Abstract
The Bacillus laterosporus strains 921 and 615 were shown to have toxicity for larvae of the mosquitoes Aedes aegypti, Anopheles stephensi, and Culex pipiens. The larvicidal activity of B. laterosporus was associated with spores and crystalline inclusions. Purified B. laterosporus 615 crystals were highly toxic for Aedes aegypti and Anopheles stephensi.

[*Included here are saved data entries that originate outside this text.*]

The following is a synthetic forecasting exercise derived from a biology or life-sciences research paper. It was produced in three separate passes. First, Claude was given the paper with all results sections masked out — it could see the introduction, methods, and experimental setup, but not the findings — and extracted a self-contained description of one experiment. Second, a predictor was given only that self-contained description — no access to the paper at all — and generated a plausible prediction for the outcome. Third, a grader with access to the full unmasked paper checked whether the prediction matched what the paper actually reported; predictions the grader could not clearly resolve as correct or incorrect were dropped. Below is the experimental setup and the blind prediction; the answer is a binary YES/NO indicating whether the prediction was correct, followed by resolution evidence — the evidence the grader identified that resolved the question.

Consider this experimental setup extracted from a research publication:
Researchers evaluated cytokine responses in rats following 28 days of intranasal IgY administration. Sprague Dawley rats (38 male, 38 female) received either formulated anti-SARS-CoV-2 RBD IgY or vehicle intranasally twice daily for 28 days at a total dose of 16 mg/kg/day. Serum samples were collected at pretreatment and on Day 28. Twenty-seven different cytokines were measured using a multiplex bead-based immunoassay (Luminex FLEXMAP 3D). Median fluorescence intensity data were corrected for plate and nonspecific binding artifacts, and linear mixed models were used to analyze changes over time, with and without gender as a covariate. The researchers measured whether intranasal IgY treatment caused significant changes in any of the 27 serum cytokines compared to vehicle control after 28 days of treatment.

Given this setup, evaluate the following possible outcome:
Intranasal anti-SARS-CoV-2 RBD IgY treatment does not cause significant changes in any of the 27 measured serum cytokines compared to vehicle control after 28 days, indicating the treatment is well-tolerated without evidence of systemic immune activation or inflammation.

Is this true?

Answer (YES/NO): YES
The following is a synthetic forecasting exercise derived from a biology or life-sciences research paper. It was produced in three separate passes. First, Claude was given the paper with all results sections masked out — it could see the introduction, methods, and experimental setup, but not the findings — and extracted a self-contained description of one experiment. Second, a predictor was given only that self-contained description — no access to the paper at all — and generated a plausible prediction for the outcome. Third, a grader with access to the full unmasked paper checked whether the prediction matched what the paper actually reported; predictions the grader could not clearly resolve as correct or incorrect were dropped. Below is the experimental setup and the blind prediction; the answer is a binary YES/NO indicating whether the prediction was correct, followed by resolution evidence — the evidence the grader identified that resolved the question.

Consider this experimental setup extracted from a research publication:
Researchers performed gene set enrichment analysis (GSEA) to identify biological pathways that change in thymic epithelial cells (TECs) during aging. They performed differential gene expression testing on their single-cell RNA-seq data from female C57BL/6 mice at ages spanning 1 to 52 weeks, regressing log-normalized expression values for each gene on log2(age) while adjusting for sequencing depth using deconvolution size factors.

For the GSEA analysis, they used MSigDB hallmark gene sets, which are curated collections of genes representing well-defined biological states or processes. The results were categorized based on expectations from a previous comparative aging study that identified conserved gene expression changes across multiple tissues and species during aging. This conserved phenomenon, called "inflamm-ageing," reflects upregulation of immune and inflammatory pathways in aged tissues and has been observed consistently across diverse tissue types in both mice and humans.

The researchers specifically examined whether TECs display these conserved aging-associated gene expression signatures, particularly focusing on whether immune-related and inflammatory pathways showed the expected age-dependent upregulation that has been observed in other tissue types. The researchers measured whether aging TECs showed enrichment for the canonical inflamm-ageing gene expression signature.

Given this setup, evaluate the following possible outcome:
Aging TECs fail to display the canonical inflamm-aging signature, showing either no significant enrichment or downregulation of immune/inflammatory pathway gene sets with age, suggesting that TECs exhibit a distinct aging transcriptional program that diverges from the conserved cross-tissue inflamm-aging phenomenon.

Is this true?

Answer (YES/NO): NO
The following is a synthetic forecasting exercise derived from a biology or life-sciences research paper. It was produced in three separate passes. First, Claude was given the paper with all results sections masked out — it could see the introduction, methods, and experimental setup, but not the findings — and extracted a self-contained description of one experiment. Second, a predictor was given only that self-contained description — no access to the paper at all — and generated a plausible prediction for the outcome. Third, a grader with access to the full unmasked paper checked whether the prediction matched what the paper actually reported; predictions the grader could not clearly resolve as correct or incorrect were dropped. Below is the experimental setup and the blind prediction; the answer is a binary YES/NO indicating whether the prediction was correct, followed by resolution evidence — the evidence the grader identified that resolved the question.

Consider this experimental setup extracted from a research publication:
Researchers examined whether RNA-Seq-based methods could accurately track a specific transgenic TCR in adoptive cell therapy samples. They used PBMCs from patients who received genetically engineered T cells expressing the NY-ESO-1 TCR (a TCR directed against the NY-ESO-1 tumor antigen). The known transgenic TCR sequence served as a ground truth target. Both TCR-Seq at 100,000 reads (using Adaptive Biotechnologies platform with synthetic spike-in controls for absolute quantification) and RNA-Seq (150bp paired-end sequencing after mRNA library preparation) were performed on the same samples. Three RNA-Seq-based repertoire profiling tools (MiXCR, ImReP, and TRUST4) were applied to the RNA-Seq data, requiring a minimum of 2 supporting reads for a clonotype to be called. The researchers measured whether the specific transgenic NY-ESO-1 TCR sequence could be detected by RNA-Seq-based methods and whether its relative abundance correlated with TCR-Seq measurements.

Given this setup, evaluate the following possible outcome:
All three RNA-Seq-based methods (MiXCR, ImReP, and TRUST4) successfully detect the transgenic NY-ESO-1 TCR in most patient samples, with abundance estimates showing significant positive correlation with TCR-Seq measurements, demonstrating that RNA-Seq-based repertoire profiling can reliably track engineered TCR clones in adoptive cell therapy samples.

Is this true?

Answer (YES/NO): YES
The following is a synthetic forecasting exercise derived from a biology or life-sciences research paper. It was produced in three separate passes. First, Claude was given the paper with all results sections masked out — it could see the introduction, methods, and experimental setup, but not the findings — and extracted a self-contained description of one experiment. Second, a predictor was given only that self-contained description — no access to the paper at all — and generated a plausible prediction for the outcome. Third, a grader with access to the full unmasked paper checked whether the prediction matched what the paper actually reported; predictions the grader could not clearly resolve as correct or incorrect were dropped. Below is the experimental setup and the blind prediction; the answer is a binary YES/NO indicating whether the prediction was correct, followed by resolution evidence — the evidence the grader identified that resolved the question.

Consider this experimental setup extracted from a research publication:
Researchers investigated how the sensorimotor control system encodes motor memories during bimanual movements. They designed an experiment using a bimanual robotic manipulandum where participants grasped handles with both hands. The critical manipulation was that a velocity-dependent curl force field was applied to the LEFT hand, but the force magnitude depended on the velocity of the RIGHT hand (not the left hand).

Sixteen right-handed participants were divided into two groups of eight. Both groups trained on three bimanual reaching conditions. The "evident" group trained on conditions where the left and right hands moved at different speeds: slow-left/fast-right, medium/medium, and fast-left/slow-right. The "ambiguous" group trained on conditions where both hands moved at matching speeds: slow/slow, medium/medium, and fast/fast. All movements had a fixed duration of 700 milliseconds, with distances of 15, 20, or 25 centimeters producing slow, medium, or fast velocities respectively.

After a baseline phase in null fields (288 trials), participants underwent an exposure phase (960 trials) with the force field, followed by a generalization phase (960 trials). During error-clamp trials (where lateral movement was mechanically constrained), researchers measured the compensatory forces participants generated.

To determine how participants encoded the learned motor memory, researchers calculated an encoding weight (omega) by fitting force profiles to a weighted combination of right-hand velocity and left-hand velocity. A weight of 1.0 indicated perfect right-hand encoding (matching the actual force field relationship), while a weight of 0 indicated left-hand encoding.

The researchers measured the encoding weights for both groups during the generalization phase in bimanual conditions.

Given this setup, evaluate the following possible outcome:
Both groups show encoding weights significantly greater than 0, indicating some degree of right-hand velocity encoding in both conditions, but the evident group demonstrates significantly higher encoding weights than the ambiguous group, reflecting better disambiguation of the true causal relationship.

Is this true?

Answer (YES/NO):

The toxicity of the entomopathogenic strains of Bacillus thuringiensis subsp. israelensis and Bacillus sphaericus against mosquitoes is associated with protein crystal production (2, 3, 7, 8). Entomopathogenic activity of Bacillus laterosporus, which was proposed to be moved to the genus Brevibacillus in a recent taxonomic study (10), has also been reported. The insecticidal activity of the described B. laterosporus strains, however, is 100 times less than that of B. thuringiensis. Moreover, these B. laterosporus strains do not produce crystalline inclusions (6, 9). We have demonstrated the ability of two strains of B. laterosporus, 16-92 and LAT 006, to produce crystalline inclusions (11, 12). This observation raises the possibility that crystal-forming strains of B. laterosporus may possess a high mosquitocidal activity similar to the activity of B. thuringiensis and B. sphaericus.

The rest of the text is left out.